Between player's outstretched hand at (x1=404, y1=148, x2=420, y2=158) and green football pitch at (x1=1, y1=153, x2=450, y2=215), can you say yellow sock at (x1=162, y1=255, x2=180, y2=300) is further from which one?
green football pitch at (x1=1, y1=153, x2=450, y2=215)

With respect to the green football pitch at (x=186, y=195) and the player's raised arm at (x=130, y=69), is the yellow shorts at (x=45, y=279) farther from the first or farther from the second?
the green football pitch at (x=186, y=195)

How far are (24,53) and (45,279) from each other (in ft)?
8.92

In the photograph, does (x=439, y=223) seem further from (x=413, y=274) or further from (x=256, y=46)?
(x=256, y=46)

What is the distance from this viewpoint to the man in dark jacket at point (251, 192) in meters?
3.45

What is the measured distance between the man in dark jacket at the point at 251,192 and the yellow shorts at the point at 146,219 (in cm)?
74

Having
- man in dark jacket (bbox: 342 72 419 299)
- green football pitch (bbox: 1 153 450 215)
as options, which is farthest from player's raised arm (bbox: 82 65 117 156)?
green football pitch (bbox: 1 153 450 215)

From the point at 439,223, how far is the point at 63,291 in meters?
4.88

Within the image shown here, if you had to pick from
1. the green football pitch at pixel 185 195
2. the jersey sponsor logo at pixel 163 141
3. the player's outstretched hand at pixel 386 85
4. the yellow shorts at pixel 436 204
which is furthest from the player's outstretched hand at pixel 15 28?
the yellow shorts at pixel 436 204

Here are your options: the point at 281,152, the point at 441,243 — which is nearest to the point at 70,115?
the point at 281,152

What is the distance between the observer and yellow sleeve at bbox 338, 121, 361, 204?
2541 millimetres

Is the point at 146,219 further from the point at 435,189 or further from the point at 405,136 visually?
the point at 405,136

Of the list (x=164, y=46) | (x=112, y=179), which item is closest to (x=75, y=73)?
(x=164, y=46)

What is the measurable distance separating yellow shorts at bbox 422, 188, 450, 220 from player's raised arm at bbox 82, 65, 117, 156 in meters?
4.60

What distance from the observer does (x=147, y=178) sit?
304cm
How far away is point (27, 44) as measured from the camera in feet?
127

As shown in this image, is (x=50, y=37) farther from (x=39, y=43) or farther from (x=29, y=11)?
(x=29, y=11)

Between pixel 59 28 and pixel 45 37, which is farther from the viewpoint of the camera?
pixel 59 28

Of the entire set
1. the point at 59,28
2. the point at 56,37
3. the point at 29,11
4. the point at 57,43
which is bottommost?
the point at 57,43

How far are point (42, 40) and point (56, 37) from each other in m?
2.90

Opdracht: Schrijf alle rijen hierboven woord voor woord over, van de eerste tot en met de laatste.

Eindresultaat:
Between player's outstretched hand at (x1=404, y1=148, x2=420, y2=158) and green football pitch at (x1=1, y1=153, x2=450, y2=215), can you say yellow sock at (x1=162, y1=255, x2=180, y2=300) is further from which one?
green football pitch at (x1=1, y1=153, x2=450, y2=215)

With respect to the green football pitch at (x=186, y=195) and the player's raised arm at (x=130, y=69), is the yellow shorts at (x=45, y=279) farther from the first or farther from the second?
the green football pitch at (x=186, y=195)

How far are (24,53) and (45,279) from each other (in ft)?
8.92

In the photograph, does (x=439, y=223) seem further from (x=413, y=274) or further from (x=256, y=46)?
(x=256, y=46)

What is the distance from this viewpoint to the man in dark jacket at point (251, 192) in meters?
3.45

What is the measured distance between the man in dark jacket at the point at 251,192 and the yellow shorts at the point at 146,219 (in cm)?
74

Having
- man in dark jacket (bbox: 342 72 419 299)
- green football pitch (bbox: 1 153 450 215)
as options, which is farthest from player's raised arm (bbox: 82 65 117 156)?
green football pitch (bbox: 1 153 450 215)

From the point at 439,223, how far is the point at 63,291 in meters?
4.88

Within the image shown here, if you had to pick from
1. the green football pitch at pixel 185 195
2. the jersey sponsor logo at pixel 163 141
3. the player's outstretched hand at pixel 386 85
4. the yellow shorts at pixel 436 204
which is furthest from the player's outstretched hand at pixel 15 28?
the yellow shorts at pixel 436 204

Here are your options: the point at 281,152, the point at 441,243 — which is nearest to the point at 70,115?
the point at 281,152

What is the distance between the observer and yellow sleeve at bbox 338, 121, 361, 204?
2541 millimetres

Is the point at 146,219 further from the point at 435,189 or further from the point at 405,136 visually?
the point at 405,136

Of the list (x=164, y=46) | (x=112, y=179), which item is closest to (x=75, y=73)?
(x=164, y=46)

What is the measurable distance separating yellow shorts at bbox 422, 188, 450, 220 from player's raised arm at bbox 82, 65, 117, 156 in meters?
4.60

What distance from the observer does (x=147, y=178) sit?
304cm
How far away is point (27, 44) as measured from the camera in feet?
127

As shown in this image, is (x=50, y=37) farther from (x=39, y=43) or farther from (x=29, y=11)?
(x=29, y=11)

Between pixel 59 28 and pixel 45 37, which is farther from the viewpoint of the camera?
pixel 59 28

Of the entire set
1. the point at 59,28
2. the point at 56,37
3. the point at 29,11
4. the point at 57,43
which is bottommost?
the point at 57,43

How far are point (42, 40) and point (56, 37) from each other in m?
2.90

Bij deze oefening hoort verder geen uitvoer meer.